Reproduce the data from the line containing "Which one of" through the end of the data, inclusive, substituting "mirrored image of the glacier" for "reflection of glacier in water" and leaving everything else unchanged.

────────────────────────────────────────

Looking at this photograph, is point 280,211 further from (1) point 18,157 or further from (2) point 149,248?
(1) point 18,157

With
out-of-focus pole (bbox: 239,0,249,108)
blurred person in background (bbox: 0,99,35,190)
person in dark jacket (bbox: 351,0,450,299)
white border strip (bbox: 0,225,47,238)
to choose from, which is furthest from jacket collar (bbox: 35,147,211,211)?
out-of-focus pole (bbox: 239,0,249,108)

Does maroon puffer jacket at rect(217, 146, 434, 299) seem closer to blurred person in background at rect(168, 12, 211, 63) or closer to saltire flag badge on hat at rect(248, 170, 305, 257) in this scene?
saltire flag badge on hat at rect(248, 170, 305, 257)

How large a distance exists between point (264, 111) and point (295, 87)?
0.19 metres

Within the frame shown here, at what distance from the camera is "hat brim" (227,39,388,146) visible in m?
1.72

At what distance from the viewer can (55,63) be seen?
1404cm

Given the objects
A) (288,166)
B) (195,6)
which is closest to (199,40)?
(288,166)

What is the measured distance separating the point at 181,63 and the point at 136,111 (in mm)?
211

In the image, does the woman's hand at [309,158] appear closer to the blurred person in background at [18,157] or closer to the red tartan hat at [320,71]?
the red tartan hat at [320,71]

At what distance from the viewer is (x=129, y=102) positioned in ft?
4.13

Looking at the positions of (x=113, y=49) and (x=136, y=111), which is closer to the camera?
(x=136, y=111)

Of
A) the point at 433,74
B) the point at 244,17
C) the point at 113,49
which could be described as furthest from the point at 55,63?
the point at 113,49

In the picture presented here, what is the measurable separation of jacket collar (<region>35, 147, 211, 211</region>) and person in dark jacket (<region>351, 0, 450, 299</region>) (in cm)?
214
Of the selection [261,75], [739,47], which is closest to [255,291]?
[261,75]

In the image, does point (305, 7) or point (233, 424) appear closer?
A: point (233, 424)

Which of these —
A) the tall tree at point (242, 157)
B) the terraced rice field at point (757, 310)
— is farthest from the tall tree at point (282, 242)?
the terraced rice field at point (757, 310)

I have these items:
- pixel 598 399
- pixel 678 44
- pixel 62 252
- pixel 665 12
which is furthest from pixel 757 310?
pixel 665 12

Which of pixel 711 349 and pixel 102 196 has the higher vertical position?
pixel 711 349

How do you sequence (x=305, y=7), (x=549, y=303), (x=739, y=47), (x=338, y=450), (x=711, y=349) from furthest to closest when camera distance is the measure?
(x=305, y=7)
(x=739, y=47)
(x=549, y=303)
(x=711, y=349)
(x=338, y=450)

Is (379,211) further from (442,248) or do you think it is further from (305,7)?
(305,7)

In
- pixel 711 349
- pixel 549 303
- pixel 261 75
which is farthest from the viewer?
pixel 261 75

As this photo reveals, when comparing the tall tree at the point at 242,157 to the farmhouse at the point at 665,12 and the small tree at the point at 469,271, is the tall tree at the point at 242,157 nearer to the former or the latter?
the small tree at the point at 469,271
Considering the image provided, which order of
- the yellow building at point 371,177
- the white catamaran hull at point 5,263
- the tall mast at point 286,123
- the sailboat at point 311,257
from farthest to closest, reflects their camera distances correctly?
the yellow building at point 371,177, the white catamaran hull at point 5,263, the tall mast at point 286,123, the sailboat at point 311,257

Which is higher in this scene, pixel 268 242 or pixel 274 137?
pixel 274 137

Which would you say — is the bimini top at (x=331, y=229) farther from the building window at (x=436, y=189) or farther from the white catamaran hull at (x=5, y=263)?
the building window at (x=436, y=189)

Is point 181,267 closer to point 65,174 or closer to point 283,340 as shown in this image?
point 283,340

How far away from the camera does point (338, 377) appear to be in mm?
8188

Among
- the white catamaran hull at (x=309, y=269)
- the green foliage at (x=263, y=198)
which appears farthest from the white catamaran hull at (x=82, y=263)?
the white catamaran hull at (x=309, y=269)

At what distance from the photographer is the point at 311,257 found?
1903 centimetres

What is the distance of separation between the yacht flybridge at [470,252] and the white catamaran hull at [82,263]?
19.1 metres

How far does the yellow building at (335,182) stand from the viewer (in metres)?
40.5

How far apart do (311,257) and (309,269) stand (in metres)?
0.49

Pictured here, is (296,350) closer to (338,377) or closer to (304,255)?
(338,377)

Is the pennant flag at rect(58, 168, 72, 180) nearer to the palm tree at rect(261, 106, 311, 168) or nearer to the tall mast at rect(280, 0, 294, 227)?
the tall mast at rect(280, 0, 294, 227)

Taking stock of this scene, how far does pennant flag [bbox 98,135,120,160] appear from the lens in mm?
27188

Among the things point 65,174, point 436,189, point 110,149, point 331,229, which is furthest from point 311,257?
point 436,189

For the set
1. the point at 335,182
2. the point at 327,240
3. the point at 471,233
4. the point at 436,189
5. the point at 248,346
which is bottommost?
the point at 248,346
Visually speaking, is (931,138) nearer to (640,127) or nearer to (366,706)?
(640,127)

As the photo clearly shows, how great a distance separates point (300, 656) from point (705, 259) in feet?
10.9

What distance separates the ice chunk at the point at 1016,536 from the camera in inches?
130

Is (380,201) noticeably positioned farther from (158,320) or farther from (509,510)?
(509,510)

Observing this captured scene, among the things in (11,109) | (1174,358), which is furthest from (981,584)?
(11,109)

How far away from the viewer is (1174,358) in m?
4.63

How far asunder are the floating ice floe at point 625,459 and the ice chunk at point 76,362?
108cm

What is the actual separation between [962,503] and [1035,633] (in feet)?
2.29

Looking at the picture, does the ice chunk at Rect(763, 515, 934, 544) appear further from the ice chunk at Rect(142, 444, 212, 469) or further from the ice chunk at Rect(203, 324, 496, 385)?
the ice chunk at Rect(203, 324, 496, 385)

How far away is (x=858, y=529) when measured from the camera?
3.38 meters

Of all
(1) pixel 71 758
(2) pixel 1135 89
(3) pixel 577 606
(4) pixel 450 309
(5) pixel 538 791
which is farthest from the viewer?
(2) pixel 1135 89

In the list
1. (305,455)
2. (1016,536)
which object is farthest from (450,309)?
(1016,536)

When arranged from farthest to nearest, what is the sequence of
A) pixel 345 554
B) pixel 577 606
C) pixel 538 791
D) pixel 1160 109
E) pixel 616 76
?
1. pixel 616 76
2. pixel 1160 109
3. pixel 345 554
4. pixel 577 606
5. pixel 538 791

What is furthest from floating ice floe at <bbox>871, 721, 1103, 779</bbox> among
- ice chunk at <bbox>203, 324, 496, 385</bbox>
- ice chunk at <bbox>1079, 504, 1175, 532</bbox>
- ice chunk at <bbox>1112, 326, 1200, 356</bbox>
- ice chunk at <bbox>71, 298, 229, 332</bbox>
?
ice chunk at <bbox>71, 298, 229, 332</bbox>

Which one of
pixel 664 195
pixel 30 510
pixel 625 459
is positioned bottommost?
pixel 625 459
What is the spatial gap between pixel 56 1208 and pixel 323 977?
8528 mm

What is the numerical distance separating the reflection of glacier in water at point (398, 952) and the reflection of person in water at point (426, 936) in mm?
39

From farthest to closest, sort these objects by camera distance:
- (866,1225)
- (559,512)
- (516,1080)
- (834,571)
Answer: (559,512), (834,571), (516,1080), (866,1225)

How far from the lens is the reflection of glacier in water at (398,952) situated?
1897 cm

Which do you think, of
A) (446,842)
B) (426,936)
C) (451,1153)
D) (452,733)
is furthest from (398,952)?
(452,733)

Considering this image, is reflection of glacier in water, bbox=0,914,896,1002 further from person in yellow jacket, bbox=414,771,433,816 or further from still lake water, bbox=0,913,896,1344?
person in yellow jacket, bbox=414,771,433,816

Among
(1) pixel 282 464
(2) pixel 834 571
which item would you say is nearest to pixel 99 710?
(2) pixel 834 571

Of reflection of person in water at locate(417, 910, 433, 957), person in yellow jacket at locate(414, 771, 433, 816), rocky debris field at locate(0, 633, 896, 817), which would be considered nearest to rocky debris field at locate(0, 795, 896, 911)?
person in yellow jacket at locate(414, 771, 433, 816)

────────────────────────────────────────

Finished answer:
Which one of
pixel 664 195
pixel 30 510
pixel 625 459
is positioned bottommost?
pixel 625 459
What is the spatial gap between pixel 56 1208 and pixel 323 977?
8528 mm

What is the numerical distance separating the mirrored image of the glacier at point (398, 952) and the reflection of person in water at point (426, 936) in mm?
39

From farthest to closest, sort these objects by camera distance:
- (866,1225)
- (559,512)
- (516,1080)
- (834,571)
Answer: (559,512), (834,571), (516,1080), (866,1225)

How far from the lens is the mirrored image of the glacier at (398,952) situated?
1897 cm

Which do you think, of
A) (446,842)
B) (426,936)
C) (451,1153)
D) (452,733)
is furthest from (398,952)?
(452,733)

Considering this image, is mirrored image of the glacier, bbox=0,914,896,1002 further from person in yellow jacket, bbox=414,771,433,816 or further from still lake water, bbox=0,913,896,1344?
person in yellow jacket, bbox=414,771,433,816

Among
(1) pixel 282 464
(2) pixel 834 571
which item would you say is nearest to pixel 99 710?
(2) pixel 834 571

Of reflection of person in water at locate(417, 910, 433, 957), person in yellow jacket at locate(414, 771, 433, 816), rocky debris field at locate(0, 633, 896, 817), which would be considered nearest to rocky debris field at locate(0, 795, 896, 911)?
person in yellow jacket at locate(414, 771, 433, 816)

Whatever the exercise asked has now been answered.